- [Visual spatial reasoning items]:
——————————
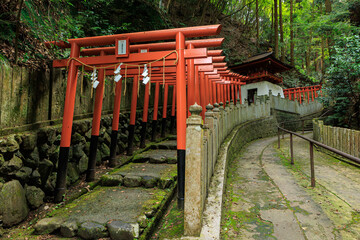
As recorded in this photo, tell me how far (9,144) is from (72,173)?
60.2 inches

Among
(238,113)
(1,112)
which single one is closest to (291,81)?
(238,113)

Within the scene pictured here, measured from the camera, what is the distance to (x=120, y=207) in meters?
3.40

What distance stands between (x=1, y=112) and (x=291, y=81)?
2717 centimetres

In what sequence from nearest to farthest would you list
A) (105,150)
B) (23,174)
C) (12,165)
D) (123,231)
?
1. (123,231)
2. (12,165)
3. (23,174)
4. (105,150)

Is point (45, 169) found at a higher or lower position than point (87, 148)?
lower

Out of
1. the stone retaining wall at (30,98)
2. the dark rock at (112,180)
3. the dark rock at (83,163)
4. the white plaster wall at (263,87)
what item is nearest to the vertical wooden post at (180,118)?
the stone retaining wall at (30,98)

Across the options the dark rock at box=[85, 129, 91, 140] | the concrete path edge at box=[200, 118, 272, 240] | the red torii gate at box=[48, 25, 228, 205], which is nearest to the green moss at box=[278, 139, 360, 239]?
the concrete path edge at box=[200, 118, 272, 240]

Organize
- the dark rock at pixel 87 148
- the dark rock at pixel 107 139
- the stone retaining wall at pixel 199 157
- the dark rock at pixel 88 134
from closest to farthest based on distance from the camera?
the stone retaining wall at pixel 199 157 < the dark rock at pixel 87 148 < the dark rock at pixel 88 134 < the dark rock at pixel 107 139

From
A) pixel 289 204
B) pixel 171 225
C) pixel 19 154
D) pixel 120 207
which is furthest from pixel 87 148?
pixel 289 204

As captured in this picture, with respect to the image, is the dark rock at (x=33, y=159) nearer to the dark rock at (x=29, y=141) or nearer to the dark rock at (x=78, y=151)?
the dark rock at (x=29, y=141)

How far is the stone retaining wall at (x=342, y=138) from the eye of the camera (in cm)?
676

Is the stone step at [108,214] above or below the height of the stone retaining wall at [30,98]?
below

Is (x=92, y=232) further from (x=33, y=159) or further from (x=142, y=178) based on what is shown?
(x=33, y=159)

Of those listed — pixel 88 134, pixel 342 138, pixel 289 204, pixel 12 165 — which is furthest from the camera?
pixel 342 138
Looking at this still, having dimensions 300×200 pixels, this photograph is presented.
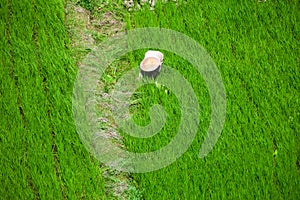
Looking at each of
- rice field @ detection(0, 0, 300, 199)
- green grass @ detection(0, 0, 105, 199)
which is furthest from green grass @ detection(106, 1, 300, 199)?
green grass @ detection(0, 0, 105, 199)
——————————
- [Problem to work on]: Starting with the line containing "Looking at this" and going on through the end of the material, reproduce the lines with "rice field" swapped for "paddy field" and everything else unchanged. Omit the pictures from the output.

- [The solution]:
Looking at this still, having dimensions 300×200 pixels, this photograph is presented.
Looking at each of
- paddy field @ detection(0, 0, 300, 199)
- green grass @ detection(0, 0, 105, 199)
which is furthest from green grass @ detection(106, 1, 300, 199)?
green grass @ detection(0, 0, 105, 199)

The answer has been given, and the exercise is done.